• [Фрагмент]:
.....
Жизнь и судьба Константы Ильдефонса Галчинского не располагала ни к праздности, ни к веселости. Еще студентом он лишился отца, мать вышла замуж и уехала в Чехословакию, он остался один. Дальше сплошная светотень: ранний счастливый брак — и вечные поиски работы. Два года армейской службы оторвали его от семьи, литературы и заработков, но впереди ждало худшее.
Подземный гул, который слышится в его ранних поэмах, завершился землетрясением, не пощадившим ни Польшу, ни самого поэта.
.....
• [Извлечённые записи данных]:
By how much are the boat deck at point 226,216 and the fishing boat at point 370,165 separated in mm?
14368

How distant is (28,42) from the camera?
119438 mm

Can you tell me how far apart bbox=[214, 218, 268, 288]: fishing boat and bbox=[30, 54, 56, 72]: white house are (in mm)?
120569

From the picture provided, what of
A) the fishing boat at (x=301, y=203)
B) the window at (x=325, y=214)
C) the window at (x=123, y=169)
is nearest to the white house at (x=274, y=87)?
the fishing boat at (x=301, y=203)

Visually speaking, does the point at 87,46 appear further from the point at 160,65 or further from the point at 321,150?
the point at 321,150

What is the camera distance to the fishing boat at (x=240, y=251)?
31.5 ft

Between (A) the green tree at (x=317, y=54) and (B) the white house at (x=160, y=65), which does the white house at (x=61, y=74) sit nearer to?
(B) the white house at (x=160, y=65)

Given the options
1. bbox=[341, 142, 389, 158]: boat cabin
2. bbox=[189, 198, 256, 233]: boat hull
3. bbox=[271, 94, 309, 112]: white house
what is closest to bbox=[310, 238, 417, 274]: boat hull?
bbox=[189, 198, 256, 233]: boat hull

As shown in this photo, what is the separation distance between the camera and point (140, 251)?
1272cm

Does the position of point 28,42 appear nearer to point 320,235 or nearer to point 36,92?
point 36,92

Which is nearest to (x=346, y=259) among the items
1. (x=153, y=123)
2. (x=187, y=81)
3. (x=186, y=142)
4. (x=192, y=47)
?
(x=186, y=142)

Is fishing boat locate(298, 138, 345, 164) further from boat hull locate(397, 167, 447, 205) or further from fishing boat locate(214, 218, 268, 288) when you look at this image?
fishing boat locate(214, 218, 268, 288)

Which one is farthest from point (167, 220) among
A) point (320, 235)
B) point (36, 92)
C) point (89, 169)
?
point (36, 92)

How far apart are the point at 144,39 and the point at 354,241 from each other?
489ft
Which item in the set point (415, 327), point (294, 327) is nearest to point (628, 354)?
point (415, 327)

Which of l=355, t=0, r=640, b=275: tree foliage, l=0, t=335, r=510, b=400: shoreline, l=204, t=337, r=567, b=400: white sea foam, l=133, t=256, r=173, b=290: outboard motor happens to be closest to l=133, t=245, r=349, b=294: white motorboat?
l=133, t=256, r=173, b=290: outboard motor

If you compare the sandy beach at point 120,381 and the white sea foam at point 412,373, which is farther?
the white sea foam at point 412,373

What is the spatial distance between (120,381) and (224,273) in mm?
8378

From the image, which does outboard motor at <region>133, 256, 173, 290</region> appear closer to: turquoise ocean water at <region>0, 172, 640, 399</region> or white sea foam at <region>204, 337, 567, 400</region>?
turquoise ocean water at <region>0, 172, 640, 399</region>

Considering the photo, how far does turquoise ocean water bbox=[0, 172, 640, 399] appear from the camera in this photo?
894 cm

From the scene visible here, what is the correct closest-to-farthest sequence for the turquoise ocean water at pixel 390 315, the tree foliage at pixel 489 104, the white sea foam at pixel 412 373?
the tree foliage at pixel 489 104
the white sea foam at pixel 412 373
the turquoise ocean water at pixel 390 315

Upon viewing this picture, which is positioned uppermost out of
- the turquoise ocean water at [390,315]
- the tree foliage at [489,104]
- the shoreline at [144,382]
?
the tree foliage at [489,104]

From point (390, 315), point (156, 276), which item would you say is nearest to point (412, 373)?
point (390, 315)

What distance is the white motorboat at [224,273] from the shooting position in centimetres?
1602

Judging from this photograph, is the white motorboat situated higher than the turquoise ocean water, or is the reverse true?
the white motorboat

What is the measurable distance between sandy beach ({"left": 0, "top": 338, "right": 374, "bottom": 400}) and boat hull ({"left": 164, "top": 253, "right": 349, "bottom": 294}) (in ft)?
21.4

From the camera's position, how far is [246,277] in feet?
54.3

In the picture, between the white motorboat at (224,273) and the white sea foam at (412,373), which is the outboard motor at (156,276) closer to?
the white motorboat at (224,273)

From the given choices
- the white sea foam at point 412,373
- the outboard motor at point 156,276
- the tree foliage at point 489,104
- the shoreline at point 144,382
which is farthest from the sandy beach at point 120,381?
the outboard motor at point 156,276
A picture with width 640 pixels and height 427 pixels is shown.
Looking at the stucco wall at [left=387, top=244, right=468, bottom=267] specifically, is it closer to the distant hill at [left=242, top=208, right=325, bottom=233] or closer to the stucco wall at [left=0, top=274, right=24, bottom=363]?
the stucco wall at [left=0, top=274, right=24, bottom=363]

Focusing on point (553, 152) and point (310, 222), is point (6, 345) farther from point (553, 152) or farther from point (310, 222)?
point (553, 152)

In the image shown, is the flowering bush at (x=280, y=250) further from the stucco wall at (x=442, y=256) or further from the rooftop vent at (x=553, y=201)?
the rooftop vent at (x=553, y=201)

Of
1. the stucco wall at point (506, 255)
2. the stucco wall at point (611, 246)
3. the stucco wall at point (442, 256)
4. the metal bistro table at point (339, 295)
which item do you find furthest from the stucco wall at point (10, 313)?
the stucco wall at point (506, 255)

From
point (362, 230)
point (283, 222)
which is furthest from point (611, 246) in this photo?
.....
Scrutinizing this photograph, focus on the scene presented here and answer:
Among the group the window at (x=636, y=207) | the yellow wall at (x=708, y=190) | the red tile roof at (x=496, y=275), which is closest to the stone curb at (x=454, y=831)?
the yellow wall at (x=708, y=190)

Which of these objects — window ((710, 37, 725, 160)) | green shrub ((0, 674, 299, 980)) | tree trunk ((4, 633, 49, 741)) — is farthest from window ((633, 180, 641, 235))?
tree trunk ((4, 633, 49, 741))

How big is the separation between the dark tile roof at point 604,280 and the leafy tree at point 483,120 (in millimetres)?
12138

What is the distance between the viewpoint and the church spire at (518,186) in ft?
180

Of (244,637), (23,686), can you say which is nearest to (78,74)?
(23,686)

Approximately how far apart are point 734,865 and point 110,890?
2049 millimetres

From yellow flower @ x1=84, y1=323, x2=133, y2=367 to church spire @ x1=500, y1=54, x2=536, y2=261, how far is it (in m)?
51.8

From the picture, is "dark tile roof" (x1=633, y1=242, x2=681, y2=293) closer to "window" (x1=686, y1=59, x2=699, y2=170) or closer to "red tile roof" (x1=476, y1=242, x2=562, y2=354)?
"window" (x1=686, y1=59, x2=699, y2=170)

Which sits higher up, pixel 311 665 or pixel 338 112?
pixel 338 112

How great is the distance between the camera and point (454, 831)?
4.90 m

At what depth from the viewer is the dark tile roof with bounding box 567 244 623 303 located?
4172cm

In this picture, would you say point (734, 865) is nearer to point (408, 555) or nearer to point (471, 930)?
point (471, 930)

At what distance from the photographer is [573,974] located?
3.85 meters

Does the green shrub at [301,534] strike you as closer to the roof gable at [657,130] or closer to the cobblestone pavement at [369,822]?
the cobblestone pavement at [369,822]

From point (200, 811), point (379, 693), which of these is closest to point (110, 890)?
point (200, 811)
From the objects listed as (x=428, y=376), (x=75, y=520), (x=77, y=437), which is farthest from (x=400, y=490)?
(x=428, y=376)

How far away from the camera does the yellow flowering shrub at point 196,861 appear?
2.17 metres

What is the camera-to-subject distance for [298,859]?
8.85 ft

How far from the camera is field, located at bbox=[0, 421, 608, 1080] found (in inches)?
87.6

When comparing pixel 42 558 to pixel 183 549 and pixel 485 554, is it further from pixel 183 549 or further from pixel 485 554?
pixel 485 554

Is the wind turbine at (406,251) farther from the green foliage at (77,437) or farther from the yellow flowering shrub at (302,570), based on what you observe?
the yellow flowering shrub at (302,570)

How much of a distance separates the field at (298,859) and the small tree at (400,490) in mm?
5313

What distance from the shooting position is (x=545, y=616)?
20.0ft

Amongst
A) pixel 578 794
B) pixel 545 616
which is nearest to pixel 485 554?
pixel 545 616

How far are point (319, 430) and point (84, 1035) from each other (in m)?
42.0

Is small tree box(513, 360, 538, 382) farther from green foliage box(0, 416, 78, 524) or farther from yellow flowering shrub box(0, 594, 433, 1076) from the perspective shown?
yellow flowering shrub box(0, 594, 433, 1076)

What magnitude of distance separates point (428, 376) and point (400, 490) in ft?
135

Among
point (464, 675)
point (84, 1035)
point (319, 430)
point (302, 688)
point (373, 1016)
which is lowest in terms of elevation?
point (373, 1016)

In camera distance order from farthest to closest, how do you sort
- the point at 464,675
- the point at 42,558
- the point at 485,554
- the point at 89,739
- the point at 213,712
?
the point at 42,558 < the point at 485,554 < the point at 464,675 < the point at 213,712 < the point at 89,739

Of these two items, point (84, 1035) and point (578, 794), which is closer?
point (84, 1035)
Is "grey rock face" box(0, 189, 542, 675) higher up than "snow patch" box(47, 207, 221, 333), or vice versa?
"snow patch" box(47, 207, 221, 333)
.....
• [Что сделать]: Перепишите без изменений часть фрагмента о Галчинском: всё, начиная со слов «Жизнь и судьба» и вниз до слов «ни самого поэта.» включительно.

• [Ответ]:
Жизнь и судьба Константы Ильдефонса Галчинского не располагала ни к праздности, ни к веселости. Еще студентом он лишился отца, мать вышла замуж и уехала в Чехословакию, он остался один. Дальше сплошная светотень: ранний счастливый брак — и вечные поиски работы. Два года армейской службы оторвали его от семьи, литературы и заработков, но впереди ждало худшее.
Подземный гул, который слышится в его ранних поэмах, завершился землетрясением, не пощадившим ни Польшу, ни самого поэта.